Too Old To Screen

There are 37 million people in the United States are 65 and older and the  U.S. Preventive Services Task Force recommends against routine screening for breast, colorectal, and prostate cancer at age 75 and beyond, and advises against cervical cancer testing after 65.  But the screenings still occur.   A study published in the Dec. 12/26 issue of the Archives of Internal Medicine gives some examples:

  • Among women 75 to 79 years old, 62 percent had received a mammogram to screen for breast cancer in the past two years, as had 50 percent of women 80 and older.
  • Pap screens for cervical cancer were done on 53 percent of women 75 to 79, and 38 percent of women 80 and older.
  • Fifty-seven percent of men and women 75 to 79 were screened for colon cancer in the previous two years.
  • Prostate cancer screening was undertaken by 57 percent of those 75 to 79; 42 percent of men 80 and older; and 40 percent of those 50 to 74.
Why does this still happen?  In my experience, no logical discussion using facts from the USPSTF will convince an elderly person NOT to get a free screening done.  The only convincing they would ever need is to tell them they had to pay some of the testing cost out of their own pockets.  Even if they had to pay only 5-10% you would still convince 99% of them not to get the test.  Cased closed.

Douglas Farrago MD

Douglas Farrago MD is a full-time practicing family doc in Forest, Va. He started Forest Direct Primary Care where he takes no insurance and bills patients a monthly fee. He is board certified in the specialty of Family Practice. He is the inventor of a product called the Knee Saver which is currently in the Baseball Hall of Fame. The Knee Saver and its knock-offs are worn by many major league baseball catchers. He is also the inventor of the CryoHelmet used by athletes for head injuries as well as migraine sufferers. Dr. Farrago is the author of four books, two of which are the top two most popular DPC books. From 2001 – 2011, Dr. Farrago was the editor and creator of the Placebo Journal which ran for 10 full years. Described as the Mad Magazine for doctors, he and the Placebo Journal were featured in the Washington Post, US News and World Report, the AP, and the NY Times. Dr. Farrago is also the editor of the blog Authentic Medicine which was born out of concern about where the direction of healthcare is heading and the belief that the wrong people are in charge. This blog has been going daily for more than 15 years Article about Dr. Farrago in Doximity Email Dr. Farrago – [email protected] 

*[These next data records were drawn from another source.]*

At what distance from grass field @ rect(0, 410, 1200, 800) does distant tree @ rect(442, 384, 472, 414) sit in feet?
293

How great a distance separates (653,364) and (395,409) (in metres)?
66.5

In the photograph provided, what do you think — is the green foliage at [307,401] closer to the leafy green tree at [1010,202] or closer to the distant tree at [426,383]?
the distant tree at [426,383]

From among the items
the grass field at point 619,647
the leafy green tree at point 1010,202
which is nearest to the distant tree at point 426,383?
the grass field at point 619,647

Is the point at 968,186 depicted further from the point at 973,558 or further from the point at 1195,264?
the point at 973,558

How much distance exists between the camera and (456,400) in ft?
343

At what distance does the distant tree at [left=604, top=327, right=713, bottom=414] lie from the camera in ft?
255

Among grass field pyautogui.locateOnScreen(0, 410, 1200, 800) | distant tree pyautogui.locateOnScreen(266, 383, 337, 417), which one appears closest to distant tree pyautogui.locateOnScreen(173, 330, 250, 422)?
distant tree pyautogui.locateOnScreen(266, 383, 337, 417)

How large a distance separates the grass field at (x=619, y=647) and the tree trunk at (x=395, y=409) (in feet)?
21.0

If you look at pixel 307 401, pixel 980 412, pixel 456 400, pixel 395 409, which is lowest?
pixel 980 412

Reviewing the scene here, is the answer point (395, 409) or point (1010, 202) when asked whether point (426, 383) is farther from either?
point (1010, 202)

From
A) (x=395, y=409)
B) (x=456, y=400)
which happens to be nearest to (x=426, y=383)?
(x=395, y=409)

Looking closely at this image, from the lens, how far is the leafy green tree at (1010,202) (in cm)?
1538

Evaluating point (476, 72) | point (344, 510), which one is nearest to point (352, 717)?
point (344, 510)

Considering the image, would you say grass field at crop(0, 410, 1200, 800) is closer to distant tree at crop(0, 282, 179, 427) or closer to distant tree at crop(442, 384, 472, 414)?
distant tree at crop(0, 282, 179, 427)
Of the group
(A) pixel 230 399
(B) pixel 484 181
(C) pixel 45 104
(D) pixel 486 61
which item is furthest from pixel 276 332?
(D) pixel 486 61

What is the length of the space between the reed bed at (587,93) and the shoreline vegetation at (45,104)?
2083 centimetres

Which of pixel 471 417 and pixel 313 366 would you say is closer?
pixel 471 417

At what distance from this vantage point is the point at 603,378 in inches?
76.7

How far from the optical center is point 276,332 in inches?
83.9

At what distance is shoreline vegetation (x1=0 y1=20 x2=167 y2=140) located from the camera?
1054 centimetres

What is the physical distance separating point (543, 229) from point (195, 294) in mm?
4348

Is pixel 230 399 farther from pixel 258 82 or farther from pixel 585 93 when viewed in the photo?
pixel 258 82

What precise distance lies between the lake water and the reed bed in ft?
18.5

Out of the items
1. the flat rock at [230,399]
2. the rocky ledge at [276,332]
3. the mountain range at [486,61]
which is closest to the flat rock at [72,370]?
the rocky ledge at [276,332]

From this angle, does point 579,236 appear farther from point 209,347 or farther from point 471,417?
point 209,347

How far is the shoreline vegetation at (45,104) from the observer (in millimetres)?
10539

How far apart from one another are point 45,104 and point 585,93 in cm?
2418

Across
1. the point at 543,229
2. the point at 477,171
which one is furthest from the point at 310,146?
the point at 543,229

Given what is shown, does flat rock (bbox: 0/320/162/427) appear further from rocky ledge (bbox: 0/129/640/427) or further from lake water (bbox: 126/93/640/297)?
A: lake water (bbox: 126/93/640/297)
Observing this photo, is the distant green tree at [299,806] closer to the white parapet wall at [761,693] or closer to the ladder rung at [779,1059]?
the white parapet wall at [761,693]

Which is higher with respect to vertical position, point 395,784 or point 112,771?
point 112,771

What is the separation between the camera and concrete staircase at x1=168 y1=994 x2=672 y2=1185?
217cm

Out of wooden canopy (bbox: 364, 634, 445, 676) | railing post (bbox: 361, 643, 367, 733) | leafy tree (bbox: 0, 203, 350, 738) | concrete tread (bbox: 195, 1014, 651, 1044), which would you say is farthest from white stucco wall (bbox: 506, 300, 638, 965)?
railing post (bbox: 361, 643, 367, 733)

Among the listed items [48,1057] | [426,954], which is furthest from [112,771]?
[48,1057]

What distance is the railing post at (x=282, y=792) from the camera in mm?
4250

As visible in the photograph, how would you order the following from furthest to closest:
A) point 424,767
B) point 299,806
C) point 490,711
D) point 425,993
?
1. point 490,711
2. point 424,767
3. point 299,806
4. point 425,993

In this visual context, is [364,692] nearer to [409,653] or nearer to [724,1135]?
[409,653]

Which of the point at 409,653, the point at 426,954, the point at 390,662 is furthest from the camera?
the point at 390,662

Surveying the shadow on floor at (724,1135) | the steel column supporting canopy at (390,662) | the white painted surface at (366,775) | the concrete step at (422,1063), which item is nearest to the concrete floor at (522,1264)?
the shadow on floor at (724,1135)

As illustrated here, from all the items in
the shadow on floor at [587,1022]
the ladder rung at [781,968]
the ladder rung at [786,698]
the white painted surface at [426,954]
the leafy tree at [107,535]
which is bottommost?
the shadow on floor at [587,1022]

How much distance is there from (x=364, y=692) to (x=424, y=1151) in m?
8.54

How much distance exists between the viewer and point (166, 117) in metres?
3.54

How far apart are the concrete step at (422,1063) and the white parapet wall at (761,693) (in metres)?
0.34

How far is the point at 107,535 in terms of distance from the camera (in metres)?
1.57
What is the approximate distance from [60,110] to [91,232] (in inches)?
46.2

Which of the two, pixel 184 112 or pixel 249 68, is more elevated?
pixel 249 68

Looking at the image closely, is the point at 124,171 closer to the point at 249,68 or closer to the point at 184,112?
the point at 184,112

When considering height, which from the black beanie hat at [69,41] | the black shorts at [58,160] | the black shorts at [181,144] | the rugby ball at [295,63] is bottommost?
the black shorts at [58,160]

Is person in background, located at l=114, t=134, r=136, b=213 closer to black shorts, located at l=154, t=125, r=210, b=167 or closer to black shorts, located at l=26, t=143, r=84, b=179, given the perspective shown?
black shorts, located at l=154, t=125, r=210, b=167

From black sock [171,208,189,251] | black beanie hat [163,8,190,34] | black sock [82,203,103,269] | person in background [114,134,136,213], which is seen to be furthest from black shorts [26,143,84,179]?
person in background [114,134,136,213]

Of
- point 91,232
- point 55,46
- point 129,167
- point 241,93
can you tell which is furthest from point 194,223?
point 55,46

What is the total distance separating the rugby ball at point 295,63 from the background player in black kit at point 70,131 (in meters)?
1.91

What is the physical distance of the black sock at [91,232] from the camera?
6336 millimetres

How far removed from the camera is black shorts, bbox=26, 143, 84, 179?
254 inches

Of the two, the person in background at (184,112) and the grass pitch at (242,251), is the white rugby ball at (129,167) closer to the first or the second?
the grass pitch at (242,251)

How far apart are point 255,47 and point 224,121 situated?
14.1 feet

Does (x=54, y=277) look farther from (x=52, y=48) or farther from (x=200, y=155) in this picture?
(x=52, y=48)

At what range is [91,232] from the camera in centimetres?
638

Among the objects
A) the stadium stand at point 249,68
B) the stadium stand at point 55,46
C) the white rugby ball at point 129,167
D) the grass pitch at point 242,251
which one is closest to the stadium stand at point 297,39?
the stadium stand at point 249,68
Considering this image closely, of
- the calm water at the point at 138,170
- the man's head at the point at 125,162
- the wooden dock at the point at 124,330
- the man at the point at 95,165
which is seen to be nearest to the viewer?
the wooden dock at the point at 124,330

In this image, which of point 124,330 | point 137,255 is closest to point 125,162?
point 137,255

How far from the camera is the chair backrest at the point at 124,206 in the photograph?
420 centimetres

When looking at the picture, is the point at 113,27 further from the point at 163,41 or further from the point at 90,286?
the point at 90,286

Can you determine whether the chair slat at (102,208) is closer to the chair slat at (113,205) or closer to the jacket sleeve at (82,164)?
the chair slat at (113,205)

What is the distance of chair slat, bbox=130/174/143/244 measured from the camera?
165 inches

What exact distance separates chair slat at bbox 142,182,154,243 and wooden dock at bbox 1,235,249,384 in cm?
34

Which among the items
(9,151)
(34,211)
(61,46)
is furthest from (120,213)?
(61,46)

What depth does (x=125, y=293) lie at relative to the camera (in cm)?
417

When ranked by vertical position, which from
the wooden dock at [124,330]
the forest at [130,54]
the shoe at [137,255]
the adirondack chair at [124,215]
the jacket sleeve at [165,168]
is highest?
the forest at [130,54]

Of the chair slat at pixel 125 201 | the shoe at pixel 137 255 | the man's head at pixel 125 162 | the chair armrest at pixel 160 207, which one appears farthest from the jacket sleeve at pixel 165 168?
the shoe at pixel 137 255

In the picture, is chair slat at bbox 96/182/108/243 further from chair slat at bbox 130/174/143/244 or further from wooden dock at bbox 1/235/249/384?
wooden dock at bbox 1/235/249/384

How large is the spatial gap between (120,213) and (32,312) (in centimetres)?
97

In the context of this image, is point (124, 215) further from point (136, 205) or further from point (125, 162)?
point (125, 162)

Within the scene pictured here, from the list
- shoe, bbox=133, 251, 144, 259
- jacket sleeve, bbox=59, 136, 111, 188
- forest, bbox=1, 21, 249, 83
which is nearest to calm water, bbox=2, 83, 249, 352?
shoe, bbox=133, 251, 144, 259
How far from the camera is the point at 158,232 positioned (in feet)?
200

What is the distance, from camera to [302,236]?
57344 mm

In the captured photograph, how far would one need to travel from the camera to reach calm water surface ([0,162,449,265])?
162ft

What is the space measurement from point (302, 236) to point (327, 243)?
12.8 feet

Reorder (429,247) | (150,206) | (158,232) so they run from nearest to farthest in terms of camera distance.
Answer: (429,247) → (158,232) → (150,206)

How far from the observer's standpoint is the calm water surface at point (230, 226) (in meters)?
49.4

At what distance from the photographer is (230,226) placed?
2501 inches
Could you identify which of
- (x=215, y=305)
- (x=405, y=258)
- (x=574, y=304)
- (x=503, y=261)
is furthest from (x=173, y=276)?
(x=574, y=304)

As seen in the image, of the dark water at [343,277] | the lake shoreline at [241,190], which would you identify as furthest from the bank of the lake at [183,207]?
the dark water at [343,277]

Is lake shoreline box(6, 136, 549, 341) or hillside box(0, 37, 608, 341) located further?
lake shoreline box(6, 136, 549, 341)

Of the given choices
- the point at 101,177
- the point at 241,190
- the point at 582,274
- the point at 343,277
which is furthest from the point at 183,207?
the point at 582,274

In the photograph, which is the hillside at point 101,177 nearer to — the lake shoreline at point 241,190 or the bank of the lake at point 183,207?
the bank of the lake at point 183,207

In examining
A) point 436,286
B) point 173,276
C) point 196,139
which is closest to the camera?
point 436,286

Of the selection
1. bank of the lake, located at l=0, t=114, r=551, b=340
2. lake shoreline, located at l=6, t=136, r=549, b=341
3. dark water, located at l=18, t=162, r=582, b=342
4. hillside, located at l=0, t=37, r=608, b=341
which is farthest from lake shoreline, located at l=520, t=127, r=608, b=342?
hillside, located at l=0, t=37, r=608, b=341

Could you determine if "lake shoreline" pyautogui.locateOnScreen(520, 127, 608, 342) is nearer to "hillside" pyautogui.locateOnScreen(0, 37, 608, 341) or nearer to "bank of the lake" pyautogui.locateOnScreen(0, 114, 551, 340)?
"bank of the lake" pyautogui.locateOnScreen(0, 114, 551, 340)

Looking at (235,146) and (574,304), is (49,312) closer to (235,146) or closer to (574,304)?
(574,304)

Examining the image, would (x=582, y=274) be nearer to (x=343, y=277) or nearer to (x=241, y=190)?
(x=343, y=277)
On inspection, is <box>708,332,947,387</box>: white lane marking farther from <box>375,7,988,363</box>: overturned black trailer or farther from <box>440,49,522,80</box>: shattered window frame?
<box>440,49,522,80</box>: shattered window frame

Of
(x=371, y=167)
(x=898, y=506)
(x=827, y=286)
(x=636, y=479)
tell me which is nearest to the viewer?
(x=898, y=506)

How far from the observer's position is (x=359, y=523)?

  4 comments for “Too Old To Screen

  1. David Lubin, MD
    December 14, 2011 at 7:44 pm

    The problem is we’re talking about screening general, or age grouped populations. So it relates to the SCREENING of MASSES of people, regardless of age. The problem is that patients don’t look at the masses. Everyone knows someone who died of breast or prostate cancer at a young age, even younger than the recommended…if you’re gonna screen anyway…screening age. So the thought is, “Well, if there’s a chance of finding out if I have cancer, then I want to be tested.” KIng Doug is correct, make them pay and then it’s “Whatever will be will be.”

  2. Michelle
    December 14, 2011 at 12:24 pm

    It sounds like these elderly patients may have a higher screening rate than the younger patients who benefit more, espeically in cervical cancer screeing.

  3. J. R. Johnson
    December 14, 2011 at 11:00 am

    I was recently an expert witness for the defense in the case of un-screened man who died of prostate cancer. Regardless of the guidelines (USPSTF now recommends against doing screening PSAs in all ages), how can we expect physicians to stop cancer screening in patients if lawyers continue to file lawsuits claiming screening psa should be done? Btw, the jury decided in favor of the physician, but it was a split decision and it took 3 days of deliberation to come to a verdict. It is quite plausible that with a slight change in the jury make-up that the doctor would have been found guilty. Unfortunately, it is the lawyers and juries that determine “standard of care”, not the medical professional organizations.

  4. Diane Haugen
    December 13, 2011 at 8:41 am

    In contrast to the “let them die because they are old” attitude, your readers might take a look at Peter B. Bach’s article “When Care is Worth It, Even if End is Death” which appeared in the New York Times yesterday.

    As my husband, a physician, says, any time you plan to deprive care, you are planning on someone’s dying.

    You can hide behind statistics. You can hide behind the recommendations of task forces. However, the results remain the same.